- **TEXT**
| VID |
22335 |
| Severity |
30 |
| Port |
80, ... |
| Protocol |
TCP |
| Class |
Servlet |
| Detailed Description |
The Apache Tomcat server, according to its banner, has a denial of service vulnerability via the malformed request. Apache Tomcat is a Java application server used with Apache HTTP Server to support JavaServer Pages (JSP) and Java servlets. Tomcat uses the AJP12 protocol (on TCP 8007 by default) for Servlet/JSP communication. A flaw in Tomcat version 3.x's implementation of the AJP12 protocol may allow a remote attacker to cause Tomcat server to stop processing requests. , By sending a specially-crafted request, a remote attacker may be able to force the affected Tomcat server to stop processing all legitimate requests.
* Note: This check solely relied on the banner of the remote HTTP server to assess this vulnerability, so this might be a false positive.

- **DATA EXTRACT**
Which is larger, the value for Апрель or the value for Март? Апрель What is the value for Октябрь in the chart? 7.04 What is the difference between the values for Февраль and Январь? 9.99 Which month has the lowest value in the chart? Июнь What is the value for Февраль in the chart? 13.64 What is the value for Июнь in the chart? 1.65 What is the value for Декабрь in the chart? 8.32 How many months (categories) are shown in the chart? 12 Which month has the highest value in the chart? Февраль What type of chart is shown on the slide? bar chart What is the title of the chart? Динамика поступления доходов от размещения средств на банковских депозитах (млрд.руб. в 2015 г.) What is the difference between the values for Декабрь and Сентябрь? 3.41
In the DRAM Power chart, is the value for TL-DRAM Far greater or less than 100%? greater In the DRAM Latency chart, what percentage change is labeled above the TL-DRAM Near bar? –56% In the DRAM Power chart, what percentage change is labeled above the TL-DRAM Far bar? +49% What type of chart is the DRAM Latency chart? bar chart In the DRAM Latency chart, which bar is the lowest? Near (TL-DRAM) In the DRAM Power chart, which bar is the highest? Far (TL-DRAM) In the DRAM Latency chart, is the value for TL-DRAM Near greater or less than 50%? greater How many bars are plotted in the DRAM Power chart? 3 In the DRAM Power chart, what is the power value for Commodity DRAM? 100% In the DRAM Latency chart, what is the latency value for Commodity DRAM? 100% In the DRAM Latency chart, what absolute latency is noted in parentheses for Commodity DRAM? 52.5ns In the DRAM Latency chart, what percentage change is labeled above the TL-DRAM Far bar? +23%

- **DIRECTIONS**
1) Summarize the vulnerability description in two sentences.
2) Translate this sentence from the vulnerability description into Spanish: "Tomcat uses the AJP12 protocol (on TCP 8007 by default) for Servlet/JSP communication."
Draw only on the vulnerability description, not on the lines.

- **RESULTS**
1) A flaw in how Apache Tomcat version 3.x implements the AJP12 protocol may let a remote attacker send a specially-crafted request that makes the server stop processing all legitimate requests. The check relied only on the remote HTTP server's banner, so the finding might be a false positive.

2) Tomcat utiliza el protocolo AJP12 (en TCP 8007 de forma predeterminada) para la comunicación Servlet/JSP.